I went to the city center to find some logistics, and suddenly, heavy rain was pouring down. I put on my raincoat and continue the ride. When I reached Sabang, the rain had already stopped. I ride around the city, watch the beach, and people sit waiting for the sunset. I rode back to the hotel at night after buying toast and had dinner. Before that, when I stopped to have dinner, I left my phone on the motorcycle, and the guard saved it and asked me to be careful next time. It’s already dark, and there are not many road lamps, nor are there many houses. Just before I reached the hotel, I almost hit a snake on the way back. It’s very scary to see a snake cross the road with no other light, except for the motorcycle.
9th Day - 27 November 2023
In the morning, I went directly to the must-visit place on Weh Island, the Kilometer Nol Monument. I pass the same road as yesterday when I visited the cave. The road was quiet, with not many other visitors. Just 1 hour later, I arrived at the destination. I parked my motorcycle in the parking area and walked to the monument. Along the road, you could see many shops that sell souvenirs and food.
I stand in front of the monument, which is still undergoing some renovation. Also, be careful, as the monkeys here can be very aggressive. Make sure to keep a close eye on your belongings and hold them securely. If you put it somewhere, the monkeys sure will take it. Had a talk with a guide who brings guests from Malaysia. We exchanged phone numbers, maybe if I need to visit and need some guidance around Sumatra, he can help.

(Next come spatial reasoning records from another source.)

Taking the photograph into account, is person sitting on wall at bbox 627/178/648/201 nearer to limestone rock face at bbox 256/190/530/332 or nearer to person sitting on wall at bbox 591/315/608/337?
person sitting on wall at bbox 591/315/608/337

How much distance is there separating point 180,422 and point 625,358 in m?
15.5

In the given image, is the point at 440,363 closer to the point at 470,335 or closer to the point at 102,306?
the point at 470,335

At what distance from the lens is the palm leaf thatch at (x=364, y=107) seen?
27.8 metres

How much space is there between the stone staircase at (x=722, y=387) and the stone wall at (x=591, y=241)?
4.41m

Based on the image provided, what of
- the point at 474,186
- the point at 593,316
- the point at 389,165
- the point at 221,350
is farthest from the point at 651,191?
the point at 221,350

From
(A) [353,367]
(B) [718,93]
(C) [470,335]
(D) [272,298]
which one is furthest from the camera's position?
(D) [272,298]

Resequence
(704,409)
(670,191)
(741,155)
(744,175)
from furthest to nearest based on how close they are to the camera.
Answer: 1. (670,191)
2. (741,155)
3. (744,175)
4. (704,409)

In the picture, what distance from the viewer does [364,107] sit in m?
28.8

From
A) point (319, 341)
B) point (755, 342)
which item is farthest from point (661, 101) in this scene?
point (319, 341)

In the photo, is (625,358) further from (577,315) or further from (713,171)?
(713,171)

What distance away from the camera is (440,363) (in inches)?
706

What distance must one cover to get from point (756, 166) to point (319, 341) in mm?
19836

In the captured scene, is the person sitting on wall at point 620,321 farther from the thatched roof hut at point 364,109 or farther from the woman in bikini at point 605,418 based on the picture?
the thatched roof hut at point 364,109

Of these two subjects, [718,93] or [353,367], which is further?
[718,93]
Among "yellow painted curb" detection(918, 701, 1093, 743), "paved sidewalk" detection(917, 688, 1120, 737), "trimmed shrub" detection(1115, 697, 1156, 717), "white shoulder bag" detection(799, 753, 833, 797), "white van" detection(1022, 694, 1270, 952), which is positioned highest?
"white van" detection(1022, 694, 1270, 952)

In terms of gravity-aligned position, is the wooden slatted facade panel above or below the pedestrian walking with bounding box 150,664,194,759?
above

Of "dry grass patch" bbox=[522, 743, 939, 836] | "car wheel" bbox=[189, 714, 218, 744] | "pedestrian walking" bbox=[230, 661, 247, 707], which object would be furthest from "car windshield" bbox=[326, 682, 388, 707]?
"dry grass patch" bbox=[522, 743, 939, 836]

After enjoying the view, I walked back to the parking area. I bought some fried bananas, and it was something, I need to buy again if I visit here. I’ve never found this type of fried banana in other places; it’s very crispy on the outside.

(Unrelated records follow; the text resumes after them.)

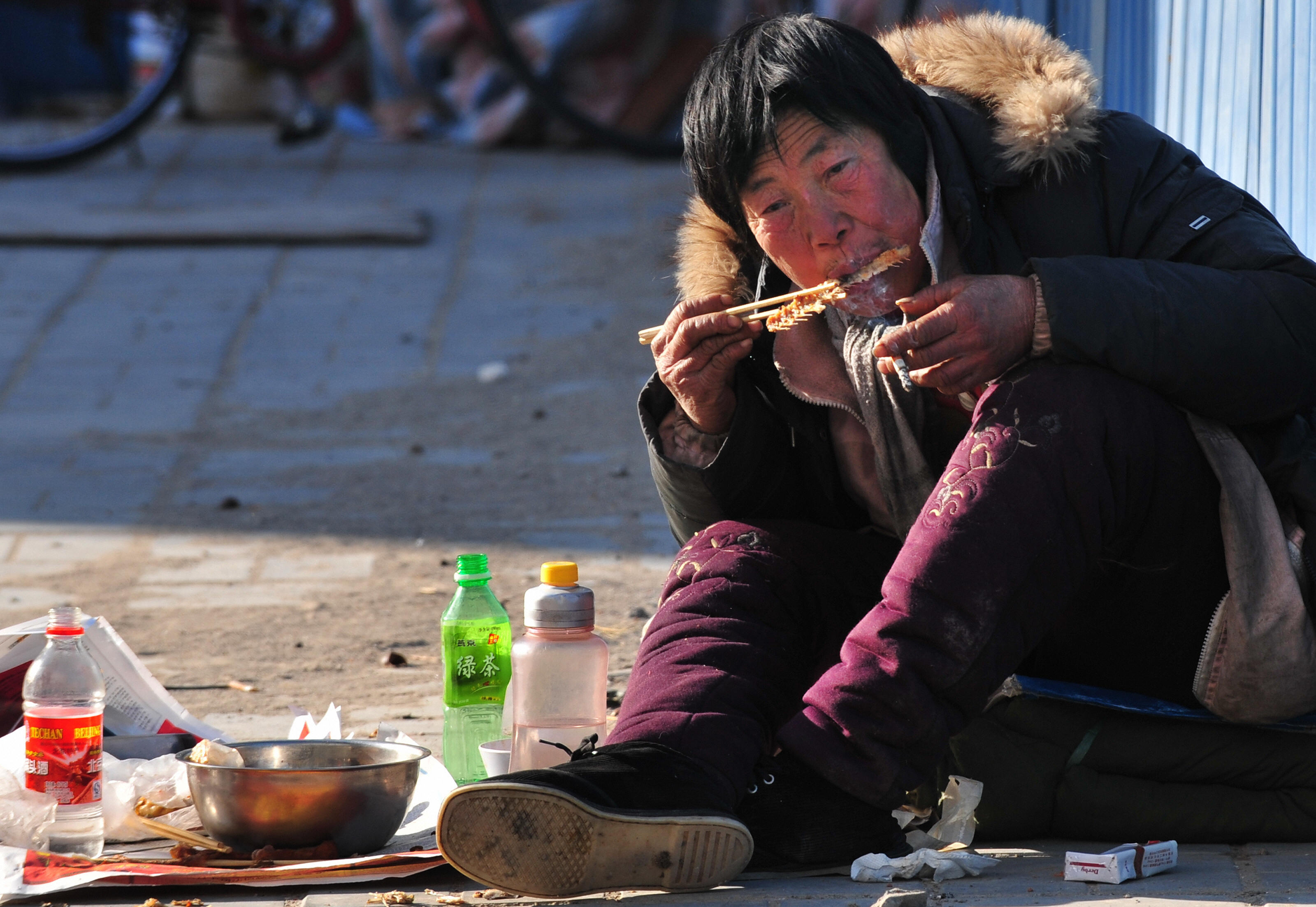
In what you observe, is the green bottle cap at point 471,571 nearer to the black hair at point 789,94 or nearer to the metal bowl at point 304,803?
the metal bowl at point 304,803

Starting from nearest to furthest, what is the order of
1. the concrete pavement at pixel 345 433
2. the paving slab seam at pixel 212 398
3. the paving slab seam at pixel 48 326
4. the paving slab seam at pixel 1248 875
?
the paving slab seam at pixel 1248 875
the concrete pavement at pixel 345 433
the paving slab seam at pixel 212 398
the paving slab seam at pixel 48 326

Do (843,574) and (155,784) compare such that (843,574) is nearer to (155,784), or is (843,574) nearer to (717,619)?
(717,619)

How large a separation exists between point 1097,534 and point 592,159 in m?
6.99

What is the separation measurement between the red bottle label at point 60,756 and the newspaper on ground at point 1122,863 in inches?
52.3

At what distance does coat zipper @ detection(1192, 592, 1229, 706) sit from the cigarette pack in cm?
22

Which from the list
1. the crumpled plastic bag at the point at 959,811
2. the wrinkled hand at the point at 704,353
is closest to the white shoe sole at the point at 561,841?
the crumpled plastic bag at the point at 959,811

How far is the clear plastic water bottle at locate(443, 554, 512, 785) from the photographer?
266cm

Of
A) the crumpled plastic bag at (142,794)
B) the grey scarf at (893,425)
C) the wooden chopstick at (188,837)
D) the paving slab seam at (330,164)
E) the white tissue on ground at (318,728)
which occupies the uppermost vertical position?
the grey scarf at (893,425)

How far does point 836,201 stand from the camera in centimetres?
237

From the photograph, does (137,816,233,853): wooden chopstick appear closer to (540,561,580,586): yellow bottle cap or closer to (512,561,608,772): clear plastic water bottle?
(512,561,608,772): clear plastic water bottle

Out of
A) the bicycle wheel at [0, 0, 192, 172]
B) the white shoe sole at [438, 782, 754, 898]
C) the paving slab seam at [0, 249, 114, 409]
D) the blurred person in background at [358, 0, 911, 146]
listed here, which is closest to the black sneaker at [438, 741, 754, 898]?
the white shoe sole at [438, 782, 754, 898]

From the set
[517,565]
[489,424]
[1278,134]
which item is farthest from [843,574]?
[489,424]

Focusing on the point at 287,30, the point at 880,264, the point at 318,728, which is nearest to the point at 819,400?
the point at 880,264

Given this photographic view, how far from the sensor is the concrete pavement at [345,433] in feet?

Riding back to Sabang, I stopped at a crossing place to visit Rubiah Island. Upon arrival, I met a local who was offering snorkeling services. It’s quite cheap, but I cannot accept it. First, I am still afraid of water, and I need to catch a ship to return to Aceh this afternoon. I just asked for his phone number. I hope to visit this place again and go snorkeling.
When I arrived at Sabang, I had lunch at Murah Raya Diner. The owner was very nice; I received a discount when I paid, as I mentioned, I was from Kalimantan. He said something like this, “In here, people are nice to others, no exception to the visitor. Don’t be afraid to come to Sabang and enjoy this island.”

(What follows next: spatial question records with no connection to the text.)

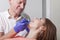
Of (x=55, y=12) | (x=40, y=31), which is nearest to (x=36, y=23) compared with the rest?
(x=40, y=31)

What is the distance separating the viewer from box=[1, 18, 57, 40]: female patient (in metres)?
1.01

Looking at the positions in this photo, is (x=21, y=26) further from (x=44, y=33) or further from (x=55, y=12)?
(x=55, y=12)

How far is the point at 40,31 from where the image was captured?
1.01 meters

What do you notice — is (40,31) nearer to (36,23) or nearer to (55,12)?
(36,23)

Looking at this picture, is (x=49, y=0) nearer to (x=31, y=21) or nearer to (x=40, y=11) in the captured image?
(x=40, y=11)

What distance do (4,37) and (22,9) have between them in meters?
0.25

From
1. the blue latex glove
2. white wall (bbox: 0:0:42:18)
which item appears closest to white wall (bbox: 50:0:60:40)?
white wall (bbox: 0:0:42:18)

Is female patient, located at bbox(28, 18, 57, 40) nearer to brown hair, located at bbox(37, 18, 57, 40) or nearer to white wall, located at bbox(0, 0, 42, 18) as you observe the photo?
brown hair, located at bbox(37, 18, 57, 40)

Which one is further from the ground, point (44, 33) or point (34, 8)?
point (34, 8)

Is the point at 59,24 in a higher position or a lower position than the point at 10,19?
lower

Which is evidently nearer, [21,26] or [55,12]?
[21,26]

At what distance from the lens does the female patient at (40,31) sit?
1010mm

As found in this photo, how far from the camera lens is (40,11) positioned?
115 cm

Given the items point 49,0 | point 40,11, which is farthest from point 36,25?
point 49,0
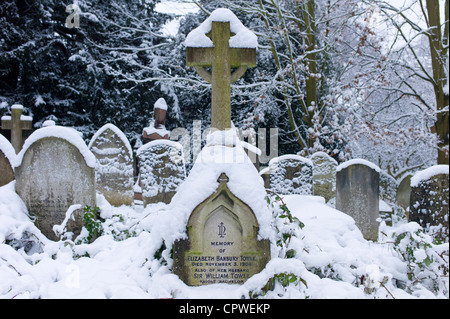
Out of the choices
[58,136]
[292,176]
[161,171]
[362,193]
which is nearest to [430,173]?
[362,193]

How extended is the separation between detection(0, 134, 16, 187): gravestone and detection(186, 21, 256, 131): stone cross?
3355 millimetres

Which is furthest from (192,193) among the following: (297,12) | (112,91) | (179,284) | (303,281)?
(112,91)

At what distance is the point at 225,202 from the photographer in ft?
9.75

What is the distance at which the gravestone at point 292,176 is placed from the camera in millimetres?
6922

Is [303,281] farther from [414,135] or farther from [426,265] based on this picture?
[414,135]

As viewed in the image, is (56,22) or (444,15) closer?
(444,15)

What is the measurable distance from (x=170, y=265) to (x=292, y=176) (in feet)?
14.4

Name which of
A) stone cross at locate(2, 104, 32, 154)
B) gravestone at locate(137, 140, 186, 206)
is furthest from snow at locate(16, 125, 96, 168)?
stone cross at locate(2, 104, 32, 154)

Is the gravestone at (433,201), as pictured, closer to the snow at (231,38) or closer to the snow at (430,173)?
→ the snow at (430,173)

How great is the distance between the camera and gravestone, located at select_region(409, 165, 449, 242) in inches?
190

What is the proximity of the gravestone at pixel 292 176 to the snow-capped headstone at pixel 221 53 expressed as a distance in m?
3.64

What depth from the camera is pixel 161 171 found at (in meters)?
6.70

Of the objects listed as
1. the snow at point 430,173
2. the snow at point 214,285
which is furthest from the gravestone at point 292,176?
the snow at point 214,285

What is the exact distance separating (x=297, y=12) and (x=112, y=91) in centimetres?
758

I went back to the harbor, but took a break at Jamik Syuhada mosque, which is already near the harbor. I sit on the mosque terrace, enjoying a fried banana that I bought earlier, and observe a local selling snacks to children. Back to the harbor and have a chat with a local. Asked where I come from, why I went here. Additionally, they claim they want to go to Jakarta, but are still hesitant to do so. After waiting for one and a half hours, the locket opened and I bought the ticket. Also went directly to the ship afterward. In this ship, I just tried to take a nap, but couldn’t do it.
The ship almost arrived at Aceh at dusk, and I could see the first sunset sky on the horizon during this trip.
I returned to the same hotel to rest. I’m not going anywhere that night, and I feel time pass quickly. I’m almost at the end of this trip.
Looking back on this journey, I realized there were still two places in Aceh I wanted to visit: Masjid Raya Baiturrahman and the Museum Tsunami Aceh. I only passed by them this time, so they’re on my list for the future. This trip gave me new sights and adventures, but it also made me appreciate the diversity and resilience I saw along the way. I look forward to coming back and exploring what I missed. Each road ahead will bring more to learn and add to my travel experiences.